TASK TO COMPLETE: Write out the lines from the line containing "Among point (323, 219)" through the final line of the listing below, exactly, omitting every other line.

Spatial relation data:
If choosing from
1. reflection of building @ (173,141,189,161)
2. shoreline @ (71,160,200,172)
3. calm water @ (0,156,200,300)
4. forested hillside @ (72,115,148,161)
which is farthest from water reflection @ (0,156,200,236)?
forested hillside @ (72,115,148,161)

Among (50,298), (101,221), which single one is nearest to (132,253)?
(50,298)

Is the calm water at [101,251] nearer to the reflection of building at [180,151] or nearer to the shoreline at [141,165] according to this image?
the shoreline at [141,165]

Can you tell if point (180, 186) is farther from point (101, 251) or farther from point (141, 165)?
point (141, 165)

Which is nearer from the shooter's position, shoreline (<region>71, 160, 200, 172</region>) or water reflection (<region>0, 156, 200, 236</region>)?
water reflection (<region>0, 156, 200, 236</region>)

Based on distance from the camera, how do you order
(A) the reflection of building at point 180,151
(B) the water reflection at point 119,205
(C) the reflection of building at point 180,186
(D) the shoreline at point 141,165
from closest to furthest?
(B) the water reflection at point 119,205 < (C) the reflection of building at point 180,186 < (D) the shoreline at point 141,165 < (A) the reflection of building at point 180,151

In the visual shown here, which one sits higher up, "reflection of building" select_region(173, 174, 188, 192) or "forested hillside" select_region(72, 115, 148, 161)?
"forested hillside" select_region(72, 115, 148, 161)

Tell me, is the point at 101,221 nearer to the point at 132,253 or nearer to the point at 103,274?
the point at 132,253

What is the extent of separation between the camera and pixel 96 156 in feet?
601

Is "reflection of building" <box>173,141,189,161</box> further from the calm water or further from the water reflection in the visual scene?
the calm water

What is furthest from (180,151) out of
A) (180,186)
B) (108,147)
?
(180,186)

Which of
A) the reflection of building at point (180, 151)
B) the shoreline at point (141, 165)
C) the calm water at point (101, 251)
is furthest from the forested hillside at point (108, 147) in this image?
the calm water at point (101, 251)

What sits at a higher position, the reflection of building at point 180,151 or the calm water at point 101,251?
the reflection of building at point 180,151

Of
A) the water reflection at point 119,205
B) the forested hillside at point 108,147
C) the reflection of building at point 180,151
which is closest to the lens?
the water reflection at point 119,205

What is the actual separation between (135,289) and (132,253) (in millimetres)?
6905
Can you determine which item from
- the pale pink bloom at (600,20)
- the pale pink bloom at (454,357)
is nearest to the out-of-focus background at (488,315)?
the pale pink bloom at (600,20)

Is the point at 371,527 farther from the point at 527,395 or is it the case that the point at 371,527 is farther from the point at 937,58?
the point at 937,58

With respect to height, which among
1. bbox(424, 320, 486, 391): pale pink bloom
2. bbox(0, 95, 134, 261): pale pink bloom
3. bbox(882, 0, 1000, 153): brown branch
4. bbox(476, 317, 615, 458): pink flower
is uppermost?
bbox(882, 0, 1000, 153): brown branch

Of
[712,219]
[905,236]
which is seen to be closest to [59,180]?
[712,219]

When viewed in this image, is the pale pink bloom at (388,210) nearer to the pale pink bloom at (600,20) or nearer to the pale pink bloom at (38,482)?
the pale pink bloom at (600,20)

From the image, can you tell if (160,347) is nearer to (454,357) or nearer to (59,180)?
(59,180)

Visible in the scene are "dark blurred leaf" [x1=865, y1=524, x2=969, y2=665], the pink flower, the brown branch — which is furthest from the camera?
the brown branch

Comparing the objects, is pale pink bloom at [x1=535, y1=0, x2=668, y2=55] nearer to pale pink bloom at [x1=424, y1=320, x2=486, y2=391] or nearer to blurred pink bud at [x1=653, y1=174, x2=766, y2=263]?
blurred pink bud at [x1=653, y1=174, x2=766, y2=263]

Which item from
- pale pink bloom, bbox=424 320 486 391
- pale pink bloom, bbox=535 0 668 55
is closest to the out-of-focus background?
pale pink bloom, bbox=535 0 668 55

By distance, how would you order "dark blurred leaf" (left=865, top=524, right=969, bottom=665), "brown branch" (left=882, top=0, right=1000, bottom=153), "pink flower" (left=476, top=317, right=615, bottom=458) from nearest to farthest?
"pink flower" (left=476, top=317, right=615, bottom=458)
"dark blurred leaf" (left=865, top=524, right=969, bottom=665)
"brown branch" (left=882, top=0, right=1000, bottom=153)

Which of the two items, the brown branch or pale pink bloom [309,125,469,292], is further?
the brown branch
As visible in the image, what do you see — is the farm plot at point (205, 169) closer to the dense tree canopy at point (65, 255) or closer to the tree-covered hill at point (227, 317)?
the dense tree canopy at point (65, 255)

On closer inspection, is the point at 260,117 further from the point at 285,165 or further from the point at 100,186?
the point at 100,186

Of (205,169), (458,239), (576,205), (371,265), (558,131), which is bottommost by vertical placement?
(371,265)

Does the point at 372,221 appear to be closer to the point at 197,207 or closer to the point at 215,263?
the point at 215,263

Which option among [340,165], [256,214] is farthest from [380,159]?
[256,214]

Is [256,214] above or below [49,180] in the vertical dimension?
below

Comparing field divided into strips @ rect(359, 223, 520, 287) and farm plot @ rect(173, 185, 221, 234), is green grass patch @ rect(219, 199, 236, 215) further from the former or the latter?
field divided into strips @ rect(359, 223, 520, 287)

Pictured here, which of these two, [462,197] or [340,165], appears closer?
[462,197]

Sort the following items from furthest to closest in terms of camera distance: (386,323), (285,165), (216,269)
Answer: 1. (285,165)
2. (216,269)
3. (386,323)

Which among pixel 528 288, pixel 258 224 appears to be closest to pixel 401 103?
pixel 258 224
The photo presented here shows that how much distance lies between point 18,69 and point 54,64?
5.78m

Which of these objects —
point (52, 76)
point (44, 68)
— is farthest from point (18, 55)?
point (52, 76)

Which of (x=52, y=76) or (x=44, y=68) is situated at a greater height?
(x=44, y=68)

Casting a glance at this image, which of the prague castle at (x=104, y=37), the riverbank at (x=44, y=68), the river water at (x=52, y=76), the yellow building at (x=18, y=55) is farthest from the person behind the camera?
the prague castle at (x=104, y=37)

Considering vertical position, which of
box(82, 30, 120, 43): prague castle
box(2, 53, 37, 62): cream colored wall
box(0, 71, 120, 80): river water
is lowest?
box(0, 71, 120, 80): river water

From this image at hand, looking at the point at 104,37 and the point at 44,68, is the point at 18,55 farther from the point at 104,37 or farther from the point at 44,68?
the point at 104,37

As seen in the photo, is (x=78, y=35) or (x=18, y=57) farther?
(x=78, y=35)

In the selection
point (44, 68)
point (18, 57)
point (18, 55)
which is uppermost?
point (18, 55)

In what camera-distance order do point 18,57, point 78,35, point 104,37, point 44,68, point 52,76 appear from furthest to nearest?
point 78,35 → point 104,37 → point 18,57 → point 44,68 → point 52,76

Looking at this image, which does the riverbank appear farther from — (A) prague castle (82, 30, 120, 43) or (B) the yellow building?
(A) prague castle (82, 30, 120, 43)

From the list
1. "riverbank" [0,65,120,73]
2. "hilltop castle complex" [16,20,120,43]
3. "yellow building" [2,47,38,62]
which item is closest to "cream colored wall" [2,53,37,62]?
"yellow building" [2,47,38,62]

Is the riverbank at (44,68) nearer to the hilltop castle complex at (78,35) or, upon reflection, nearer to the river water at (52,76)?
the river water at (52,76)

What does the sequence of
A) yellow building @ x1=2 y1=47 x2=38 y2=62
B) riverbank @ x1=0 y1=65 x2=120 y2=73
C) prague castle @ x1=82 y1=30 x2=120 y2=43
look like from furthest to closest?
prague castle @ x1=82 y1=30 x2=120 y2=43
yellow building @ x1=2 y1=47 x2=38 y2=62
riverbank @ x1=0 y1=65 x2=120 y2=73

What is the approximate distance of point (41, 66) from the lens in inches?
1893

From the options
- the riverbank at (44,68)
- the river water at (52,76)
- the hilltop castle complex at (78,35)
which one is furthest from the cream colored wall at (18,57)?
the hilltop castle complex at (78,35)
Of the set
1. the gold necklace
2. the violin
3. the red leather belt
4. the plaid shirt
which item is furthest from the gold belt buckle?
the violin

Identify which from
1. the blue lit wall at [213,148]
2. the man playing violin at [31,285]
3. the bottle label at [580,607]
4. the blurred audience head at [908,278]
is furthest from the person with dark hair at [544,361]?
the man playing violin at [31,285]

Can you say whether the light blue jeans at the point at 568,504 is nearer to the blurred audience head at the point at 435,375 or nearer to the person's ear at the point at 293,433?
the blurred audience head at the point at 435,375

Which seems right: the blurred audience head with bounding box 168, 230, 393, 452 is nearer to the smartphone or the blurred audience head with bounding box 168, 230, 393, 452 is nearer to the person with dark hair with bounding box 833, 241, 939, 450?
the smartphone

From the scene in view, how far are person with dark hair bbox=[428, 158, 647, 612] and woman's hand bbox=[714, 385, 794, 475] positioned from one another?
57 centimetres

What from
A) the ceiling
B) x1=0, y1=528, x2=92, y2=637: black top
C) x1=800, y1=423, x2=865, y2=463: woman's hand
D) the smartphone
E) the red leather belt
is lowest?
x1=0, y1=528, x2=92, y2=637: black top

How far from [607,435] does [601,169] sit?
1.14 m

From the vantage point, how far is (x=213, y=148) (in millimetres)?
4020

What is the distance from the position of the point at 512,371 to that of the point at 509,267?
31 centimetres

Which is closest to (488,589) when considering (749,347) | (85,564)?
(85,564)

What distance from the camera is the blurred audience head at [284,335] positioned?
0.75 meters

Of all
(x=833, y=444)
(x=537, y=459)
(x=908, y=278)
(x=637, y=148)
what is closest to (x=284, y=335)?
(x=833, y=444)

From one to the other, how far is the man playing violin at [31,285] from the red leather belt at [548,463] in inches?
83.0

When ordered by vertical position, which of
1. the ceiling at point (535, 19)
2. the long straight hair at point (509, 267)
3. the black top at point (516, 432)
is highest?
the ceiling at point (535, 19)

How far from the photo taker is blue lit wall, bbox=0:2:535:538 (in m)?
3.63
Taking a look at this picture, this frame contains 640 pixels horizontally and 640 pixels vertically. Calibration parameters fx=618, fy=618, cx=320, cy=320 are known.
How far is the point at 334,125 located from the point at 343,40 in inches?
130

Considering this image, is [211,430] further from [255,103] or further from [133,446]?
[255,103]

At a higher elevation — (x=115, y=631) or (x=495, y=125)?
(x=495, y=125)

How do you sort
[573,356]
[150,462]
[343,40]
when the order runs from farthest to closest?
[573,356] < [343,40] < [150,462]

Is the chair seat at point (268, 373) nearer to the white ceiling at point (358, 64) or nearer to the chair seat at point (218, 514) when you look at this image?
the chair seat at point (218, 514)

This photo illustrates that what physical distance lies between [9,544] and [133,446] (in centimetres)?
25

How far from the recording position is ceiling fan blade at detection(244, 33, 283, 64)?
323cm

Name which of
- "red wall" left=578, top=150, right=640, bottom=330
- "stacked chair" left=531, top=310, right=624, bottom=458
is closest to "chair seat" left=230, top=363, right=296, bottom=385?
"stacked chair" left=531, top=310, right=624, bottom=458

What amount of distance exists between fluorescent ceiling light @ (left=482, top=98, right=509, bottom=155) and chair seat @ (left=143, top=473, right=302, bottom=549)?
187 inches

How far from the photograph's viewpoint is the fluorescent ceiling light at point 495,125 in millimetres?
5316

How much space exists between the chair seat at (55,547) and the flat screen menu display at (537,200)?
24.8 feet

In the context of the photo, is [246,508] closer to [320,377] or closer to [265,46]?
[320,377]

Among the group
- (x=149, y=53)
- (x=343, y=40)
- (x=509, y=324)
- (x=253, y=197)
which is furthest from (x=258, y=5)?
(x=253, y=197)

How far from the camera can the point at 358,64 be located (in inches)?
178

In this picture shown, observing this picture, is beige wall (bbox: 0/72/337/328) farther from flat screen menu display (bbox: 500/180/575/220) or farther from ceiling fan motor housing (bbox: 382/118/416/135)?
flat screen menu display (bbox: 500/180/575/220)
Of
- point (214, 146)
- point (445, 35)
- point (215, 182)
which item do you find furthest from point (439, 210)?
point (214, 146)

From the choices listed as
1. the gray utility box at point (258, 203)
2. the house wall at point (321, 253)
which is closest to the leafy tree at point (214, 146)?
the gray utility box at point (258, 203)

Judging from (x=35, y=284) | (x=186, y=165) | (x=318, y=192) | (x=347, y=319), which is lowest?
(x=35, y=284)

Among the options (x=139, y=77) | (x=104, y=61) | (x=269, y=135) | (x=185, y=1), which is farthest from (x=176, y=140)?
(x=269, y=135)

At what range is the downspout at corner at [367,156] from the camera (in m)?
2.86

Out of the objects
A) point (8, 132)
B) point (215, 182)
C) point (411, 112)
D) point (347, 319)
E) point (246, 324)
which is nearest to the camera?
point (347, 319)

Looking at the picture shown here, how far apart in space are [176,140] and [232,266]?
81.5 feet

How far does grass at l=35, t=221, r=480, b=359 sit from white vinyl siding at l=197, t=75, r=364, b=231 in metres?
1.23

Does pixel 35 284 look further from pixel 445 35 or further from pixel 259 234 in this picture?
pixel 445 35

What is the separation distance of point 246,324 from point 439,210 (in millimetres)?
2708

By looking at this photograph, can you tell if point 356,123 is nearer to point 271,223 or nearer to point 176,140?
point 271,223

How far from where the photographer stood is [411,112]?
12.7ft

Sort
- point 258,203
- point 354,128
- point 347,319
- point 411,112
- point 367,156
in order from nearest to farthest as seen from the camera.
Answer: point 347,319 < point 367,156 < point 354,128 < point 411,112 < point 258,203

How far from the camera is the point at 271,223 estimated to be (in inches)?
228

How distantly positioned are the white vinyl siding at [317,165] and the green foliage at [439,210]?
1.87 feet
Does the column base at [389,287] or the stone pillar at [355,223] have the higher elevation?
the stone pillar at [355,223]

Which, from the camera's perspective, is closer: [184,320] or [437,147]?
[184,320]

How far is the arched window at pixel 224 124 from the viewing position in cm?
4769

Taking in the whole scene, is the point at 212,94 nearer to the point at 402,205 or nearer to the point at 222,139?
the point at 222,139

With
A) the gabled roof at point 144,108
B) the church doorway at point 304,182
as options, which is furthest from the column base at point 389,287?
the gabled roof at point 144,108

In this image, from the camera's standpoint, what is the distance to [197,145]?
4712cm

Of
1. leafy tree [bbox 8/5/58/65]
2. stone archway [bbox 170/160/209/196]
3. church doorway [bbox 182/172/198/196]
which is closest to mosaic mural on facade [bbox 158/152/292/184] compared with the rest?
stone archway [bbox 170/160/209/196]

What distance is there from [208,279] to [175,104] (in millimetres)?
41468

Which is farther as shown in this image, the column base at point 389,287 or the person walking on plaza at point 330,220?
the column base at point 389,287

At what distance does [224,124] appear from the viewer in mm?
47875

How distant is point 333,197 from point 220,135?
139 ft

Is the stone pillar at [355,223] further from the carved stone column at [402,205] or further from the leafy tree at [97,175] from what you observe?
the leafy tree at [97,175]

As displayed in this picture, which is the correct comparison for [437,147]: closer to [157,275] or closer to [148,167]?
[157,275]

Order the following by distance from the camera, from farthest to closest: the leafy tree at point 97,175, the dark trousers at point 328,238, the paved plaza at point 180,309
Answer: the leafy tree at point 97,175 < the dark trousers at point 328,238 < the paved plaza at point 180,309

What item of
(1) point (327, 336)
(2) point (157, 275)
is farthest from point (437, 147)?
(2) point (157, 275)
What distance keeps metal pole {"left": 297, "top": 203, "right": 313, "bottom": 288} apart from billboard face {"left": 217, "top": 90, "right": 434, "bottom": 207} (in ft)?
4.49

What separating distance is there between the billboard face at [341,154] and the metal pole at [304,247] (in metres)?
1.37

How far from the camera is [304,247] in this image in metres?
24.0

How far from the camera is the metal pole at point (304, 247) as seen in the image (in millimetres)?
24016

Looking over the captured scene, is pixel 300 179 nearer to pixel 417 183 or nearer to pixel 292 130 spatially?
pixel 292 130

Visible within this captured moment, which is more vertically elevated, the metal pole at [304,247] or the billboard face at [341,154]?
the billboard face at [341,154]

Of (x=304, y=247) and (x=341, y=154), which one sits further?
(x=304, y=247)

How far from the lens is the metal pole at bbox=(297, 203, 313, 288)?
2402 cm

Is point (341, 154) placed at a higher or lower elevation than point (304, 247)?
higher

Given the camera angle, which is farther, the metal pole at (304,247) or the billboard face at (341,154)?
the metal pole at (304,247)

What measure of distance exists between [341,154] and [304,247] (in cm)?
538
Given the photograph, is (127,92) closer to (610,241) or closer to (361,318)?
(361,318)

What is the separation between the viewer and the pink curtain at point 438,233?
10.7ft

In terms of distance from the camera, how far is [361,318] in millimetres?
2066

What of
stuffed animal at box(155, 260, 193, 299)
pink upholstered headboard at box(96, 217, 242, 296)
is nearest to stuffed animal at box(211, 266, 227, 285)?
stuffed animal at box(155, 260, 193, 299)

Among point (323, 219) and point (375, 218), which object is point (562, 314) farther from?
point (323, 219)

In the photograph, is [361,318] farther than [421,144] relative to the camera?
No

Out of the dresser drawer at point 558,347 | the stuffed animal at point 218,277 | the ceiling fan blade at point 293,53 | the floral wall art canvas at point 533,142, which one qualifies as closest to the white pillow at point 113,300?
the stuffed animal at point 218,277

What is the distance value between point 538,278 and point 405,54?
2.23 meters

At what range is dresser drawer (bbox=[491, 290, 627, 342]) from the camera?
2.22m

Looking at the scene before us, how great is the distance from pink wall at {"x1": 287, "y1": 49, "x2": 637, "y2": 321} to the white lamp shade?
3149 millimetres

RESPONSE BELOW:
Among point (323, 219) and point (375, 218), which object is point (562, 314) farther from?
point (323, 219)

In the photograph, is [361,318] farther than [421,144] relative to the camera?
No

Out of the dresser drawer at point 558,347 | the stuffed animal at point 218,277 | the ceiling fan blade at point 293,53 | the floral wall art canvas at point 533,142, which one qualifies as closest to the white pillow at point 113,300?
the stuffed animal at point 218,277

What is the distance value between point 538,278 and point 405,54?
2.23 meters

At what range is dresser drawer (bbox=[491, 290, 627, 342]) from the camera?
2.22m

Looking at the scene before us, how great is the distance from pink wall at {"x1": 287, "y1": 49, "x2": 637, "y2": 321} to the white lamp shade?
3149 millimetres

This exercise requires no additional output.